От гостиницы до столовой метров двести. Рядом — центральная площадь, пятачок, обставленный магазинами, гостиницей, почтой и домом культуры. Обычно, возвращаясь из столовой, мы совершали своего рода обход. Так, в универмаге нам попалась пара мохнатых исландских свитеров. Но в гостинице ждал другой сюрприз. Администраторша сухо сообщила:
— Вас просил зайти в райком товарищ Ленцов.
Глист так перепугался, что предложил немедленно сваливать, прихватив остаток наглядки.
— Остолоп ты, Венька. Райкомовцы — это мафия, везде концы. Так просто от них не улизнешь. Стукнет дружку в Устюг — нас и прихватят. Лучше разойтись по-хорошему.

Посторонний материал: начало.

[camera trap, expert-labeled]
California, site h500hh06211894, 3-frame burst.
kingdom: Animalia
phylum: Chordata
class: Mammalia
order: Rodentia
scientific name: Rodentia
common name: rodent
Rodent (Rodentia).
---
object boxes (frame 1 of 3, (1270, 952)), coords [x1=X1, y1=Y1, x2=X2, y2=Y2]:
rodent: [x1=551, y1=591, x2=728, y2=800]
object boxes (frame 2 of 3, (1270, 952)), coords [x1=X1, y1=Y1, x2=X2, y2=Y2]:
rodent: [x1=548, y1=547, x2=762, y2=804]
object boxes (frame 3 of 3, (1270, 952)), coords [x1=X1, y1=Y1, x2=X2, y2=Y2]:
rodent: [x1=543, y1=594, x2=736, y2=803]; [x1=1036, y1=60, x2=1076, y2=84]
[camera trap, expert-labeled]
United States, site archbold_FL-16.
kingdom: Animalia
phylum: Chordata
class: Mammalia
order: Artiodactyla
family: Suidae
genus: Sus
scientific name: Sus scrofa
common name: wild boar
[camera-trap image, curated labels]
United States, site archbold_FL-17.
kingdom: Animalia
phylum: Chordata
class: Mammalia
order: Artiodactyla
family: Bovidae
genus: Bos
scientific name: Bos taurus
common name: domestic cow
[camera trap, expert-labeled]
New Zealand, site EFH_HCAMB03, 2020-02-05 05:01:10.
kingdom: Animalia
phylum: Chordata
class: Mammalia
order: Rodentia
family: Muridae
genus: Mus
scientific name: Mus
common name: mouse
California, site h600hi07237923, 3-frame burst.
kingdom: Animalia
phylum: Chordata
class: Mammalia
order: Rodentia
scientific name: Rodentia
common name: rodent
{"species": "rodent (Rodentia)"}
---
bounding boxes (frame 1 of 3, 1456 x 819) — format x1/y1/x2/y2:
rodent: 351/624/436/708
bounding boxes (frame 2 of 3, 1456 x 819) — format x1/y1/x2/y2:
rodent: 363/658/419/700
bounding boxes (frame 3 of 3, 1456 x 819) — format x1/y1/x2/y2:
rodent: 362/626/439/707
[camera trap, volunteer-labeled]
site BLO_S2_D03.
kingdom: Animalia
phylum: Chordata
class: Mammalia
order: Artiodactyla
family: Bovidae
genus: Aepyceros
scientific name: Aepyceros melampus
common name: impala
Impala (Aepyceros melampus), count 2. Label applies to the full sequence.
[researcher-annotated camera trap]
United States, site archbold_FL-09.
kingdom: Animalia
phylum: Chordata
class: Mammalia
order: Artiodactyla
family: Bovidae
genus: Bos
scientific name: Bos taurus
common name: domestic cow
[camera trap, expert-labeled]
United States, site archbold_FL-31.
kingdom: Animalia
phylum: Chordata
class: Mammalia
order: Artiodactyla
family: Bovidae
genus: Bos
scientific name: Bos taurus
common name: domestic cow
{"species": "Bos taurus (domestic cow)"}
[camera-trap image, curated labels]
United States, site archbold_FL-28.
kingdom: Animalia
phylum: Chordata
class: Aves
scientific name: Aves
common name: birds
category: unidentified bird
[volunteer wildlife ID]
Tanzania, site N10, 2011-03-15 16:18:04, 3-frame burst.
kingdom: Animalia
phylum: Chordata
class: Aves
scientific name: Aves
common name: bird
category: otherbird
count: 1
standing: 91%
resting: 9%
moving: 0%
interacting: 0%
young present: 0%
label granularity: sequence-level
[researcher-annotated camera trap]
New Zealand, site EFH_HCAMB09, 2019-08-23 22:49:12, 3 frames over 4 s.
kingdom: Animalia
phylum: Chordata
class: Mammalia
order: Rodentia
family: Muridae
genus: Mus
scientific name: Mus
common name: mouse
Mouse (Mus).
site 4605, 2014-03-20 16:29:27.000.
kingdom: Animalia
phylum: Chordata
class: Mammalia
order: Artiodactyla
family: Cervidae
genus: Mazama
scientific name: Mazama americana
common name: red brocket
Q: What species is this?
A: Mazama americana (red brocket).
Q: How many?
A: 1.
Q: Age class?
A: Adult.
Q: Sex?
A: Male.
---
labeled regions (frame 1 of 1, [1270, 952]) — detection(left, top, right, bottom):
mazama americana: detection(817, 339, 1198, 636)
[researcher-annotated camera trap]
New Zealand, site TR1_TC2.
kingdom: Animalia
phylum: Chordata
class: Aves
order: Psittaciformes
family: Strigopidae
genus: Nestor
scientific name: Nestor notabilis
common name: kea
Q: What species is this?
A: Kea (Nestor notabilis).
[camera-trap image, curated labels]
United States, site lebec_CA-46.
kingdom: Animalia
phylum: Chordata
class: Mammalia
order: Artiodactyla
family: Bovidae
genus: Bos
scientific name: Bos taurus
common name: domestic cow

Войдя в райком ровно в десять, я застал Ленцова уже в кабинете. Очередной коньяк он принял без энтузиазма.
— Садитесь, Лемешко. Я имел разговор с товарищем Бариновым о вас. Райком расценивает вашу деятельность как порочную, и колхозы недовольны — дорого, ненадежно, расценки явно завышены.
Ого, заговорил!
— Иван Трифонович, чего уж тут… Конечно, мы не рембрандты, но и не жмоты, за нами не замерзнет…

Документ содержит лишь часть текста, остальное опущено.